Standard technique for the laparoscopic hysterectomy included uterine manipulator (Valtchev uterine mobilizer) placement in all cases. A 2- to 2.5-cm transumbilical incision was performed to set up a single-port equipment using either a wound retractor and a glove2 or an SILSTM port (Covidien, New Haven, CT). A 30-degree, 5-mm camera and conventional straight instruments were used for SPH. Bilateral round ligaments were sealed and transected by using a LigaSure system (Valleylab, Boulder, CO). Fallopian tubes were removed in most cases with the use of LigaSure. Utero-ovarian ligaments were transected to preserve ovaries, or infundibulopelvic ligaments were transected to remove the ovaries. In cases with oophorocystectomy, the cystic lesions were separated from the ovary and the bleeders on the ovarian tissue were carefully sealed without suture. Bilateral uterine arteries were sealed and transected with the use of LigaSure. Adhesiolysis was performed by blunt and sharp dissection if needed.

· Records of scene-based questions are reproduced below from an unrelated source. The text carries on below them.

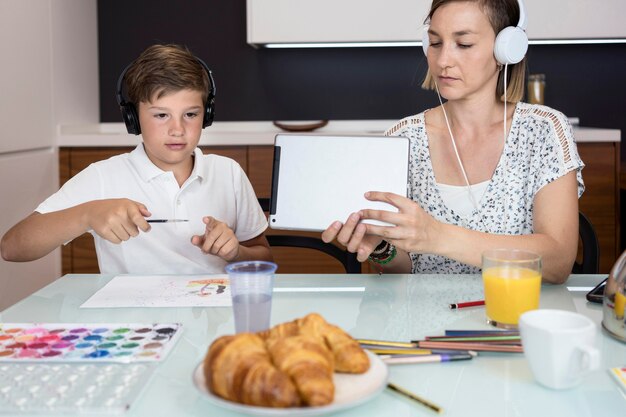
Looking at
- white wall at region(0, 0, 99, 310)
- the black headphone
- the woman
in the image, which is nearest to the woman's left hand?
the woman

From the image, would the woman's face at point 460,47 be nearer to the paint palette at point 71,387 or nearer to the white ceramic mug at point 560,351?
the white ceramic mug at point 560,351

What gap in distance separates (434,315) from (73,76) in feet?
8.05

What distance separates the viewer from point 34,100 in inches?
108

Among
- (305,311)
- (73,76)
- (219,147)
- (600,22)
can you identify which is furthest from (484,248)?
(73,76)

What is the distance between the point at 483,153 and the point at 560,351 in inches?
35.9

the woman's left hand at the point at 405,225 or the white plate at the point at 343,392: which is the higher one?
the woman's left hand at the point at 405,225

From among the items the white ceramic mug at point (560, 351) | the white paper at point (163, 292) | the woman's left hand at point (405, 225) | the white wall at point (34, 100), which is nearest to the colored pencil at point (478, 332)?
the white ceramic mug at point (560, 351)

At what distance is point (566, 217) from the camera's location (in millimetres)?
1420

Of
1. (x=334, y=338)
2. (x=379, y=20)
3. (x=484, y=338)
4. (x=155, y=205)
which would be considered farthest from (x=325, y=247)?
(x=379, y=20)

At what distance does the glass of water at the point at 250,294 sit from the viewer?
0.88 metres

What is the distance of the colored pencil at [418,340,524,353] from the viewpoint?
0.89 meters

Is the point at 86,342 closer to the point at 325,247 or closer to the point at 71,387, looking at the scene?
the point at 71,387

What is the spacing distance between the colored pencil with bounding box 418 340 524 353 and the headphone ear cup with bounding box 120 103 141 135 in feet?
3.07

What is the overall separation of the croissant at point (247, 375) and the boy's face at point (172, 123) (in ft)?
2.94
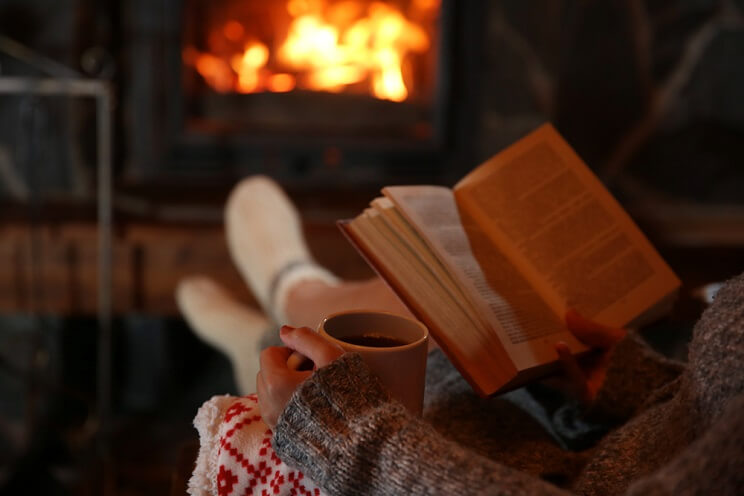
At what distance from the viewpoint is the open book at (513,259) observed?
581mm

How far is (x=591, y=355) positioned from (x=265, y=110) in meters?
1.05

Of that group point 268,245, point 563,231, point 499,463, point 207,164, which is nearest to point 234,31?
point 207,164

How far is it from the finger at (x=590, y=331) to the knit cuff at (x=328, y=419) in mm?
276

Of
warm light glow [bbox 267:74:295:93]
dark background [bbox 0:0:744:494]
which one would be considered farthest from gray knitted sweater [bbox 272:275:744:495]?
warm light glow [bbox 267:74:295:93]

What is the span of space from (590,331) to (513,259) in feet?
0.31

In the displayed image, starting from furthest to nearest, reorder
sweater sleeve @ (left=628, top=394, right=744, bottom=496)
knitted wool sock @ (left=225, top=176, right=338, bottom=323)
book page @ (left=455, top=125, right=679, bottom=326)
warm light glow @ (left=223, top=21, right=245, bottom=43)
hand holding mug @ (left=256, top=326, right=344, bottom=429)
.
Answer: warm light glow @ (left=223, top=21, right=245, bottom=43) < knitted wool sock @ (left=225, top=176, right=338, bottom=323) < book page @ (left=455, top=125, right=679, bottom=326) < hand holding mug @ (left=256, top=326, right=344, bottom=429) < sweater sleeve @ (left=628, top=394, right=744, bottom=496)

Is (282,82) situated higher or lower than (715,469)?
higher

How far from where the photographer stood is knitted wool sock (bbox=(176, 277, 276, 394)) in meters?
1.06

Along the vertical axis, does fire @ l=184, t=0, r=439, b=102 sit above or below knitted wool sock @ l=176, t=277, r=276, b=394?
above

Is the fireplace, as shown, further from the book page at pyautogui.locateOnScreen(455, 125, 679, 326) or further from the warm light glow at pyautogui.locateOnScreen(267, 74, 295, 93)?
the book page at pyautogui.locateOnScreen(455, 125, 679, 326)

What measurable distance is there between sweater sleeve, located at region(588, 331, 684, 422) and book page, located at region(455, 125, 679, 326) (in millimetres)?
50

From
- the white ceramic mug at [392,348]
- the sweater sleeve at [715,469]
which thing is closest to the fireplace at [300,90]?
the white ceramic mug at [392,348]

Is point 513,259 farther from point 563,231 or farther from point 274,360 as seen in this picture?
point 274,360

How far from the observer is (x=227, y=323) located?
45.7 inches
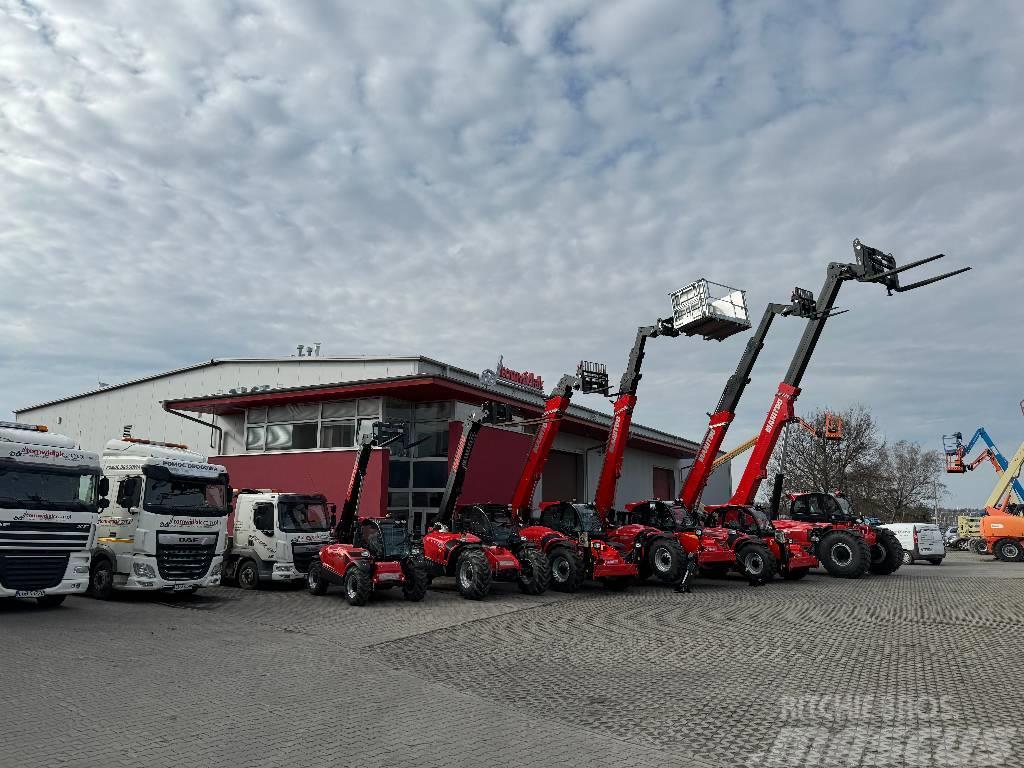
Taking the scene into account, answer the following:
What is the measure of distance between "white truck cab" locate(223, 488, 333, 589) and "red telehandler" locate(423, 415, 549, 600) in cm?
262

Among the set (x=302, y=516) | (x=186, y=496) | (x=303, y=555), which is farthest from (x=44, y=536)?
(x=302, y=516)

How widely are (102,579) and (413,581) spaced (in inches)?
231

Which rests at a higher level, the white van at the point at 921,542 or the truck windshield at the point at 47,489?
the truck windshield at the point at 47,489

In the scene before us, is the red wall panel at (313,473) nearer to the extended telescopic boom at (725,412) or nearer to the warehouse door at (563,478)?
the warehouse door at (563,478)

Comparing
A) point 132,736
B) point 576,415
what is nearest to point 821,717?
point 132,736

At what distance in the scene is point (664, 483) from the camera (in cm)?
3650

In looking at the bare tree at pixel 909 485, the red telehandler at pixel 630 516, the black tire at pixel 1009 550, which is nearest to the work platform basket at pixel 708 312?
the red telehandler at pixel 630 516

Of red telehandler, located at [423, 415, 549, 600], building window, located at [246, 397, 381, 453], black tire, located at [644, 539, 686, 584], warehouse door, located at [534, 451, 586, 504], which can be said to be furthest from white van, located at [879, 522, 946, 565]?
building window, located at [246, 397, 381, 453]

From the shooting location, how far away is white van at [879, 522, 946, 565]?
2681 cm

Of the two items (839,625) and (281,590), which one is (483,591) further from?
(839,625)

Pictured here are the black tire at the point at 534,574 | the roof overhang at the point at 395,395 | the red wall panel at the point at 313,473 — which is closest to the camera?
the black tire at the point at 534,574

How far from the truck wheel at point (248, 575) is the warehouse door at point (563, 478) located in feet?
36.6

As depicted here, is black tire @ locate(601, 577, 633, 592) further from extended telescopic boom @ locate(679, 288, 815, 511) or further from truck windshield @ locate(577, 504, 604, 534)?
extended telescopic boom @ locate(679, 288, 815, 511)

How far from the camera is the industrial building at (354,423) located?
73.1ft
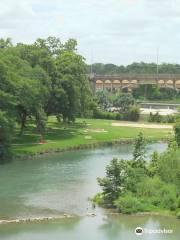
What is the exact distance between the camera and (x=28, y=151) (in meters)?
77.3

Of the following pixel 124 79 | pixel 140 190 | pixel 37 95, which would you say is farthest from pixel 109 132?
pixel 124 79

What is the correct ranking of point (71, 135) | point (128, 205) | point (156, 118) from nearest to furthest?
point (128, 205) < point (71, 135) < point (156, 118)

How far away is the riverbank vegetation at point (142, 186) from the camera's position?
4766cm

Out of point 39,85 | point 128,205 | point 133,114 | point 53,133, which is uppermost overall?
point 39,85

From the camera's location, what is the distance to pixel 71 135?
93750 mm

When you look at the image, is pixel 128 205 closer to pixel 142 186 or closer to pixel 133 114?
pixel 142 186

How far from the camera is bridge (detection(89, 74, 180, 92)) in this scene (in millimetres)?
163375

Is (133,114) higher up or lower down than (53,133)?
higher up

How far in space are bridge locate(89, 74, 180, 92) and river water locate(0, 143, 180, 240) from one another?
289 feet

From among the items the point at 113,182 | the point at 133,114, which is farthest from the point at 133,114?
the point at 113,182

In LAVH, anterior colpotomy was performed via the laparoscopic route. A uterine specimen was removed from vagina with a scalpel or scissors. Ancillary ports were required in 2 cases to perform myomectomy using the technique of in situ morcellation9 via the use of a power morcellator (Gynecare; Ethicon Inc., Johnson and Johnson, Somerville, NJ) before the completion of laparoscopic hysterectomy. Stump closure was performed via the vaginal approach. In LSH, the uterus was transected at the endoocervical portion via monopolar electrocauterization. The uterine specimen was removed from the umbilical wound by scalpel-based morcellation. Cervical stumps were closed via laparoscopic suture using barbed suture (V-Loc; Covidien, Mansfield, MA) in the first year of the study and later with Tisseel™ (Baxter International Inc., Deerfield, IL) application without suture. All of the removed uterus and myoma specimens were freshly weighed before fixation in formalin.

Chart Review

Charts were assessed for the following parameters: age at time of surgery, body mass index (BMI, calculated as weight in kilograms divided by the square of height in meters), and history of previous abdominal or pelvic surgery. Diagnosis was made based on pathological findings. During surgery, type of surgery with either LAVH or LSH, numbers of ports used, combined additional procedures, degree of adhesion during operation, and estimated blood loss (EBL) were recorded. Degrees of adhesion were defined as mild (avascular and easily lysed), moderate (easily lysed but bled at time of lysis), and severe (thick and requires extensive sharp dissection). Blood transfusions were performed when preoperative hemoglobin was < 9 mg/dL or when EBL was > 500 mL. Total operative time was defined as the time from the first skin incision to skin closure. Operative sequence was defined as the consecutive operative sequence from the first SPH.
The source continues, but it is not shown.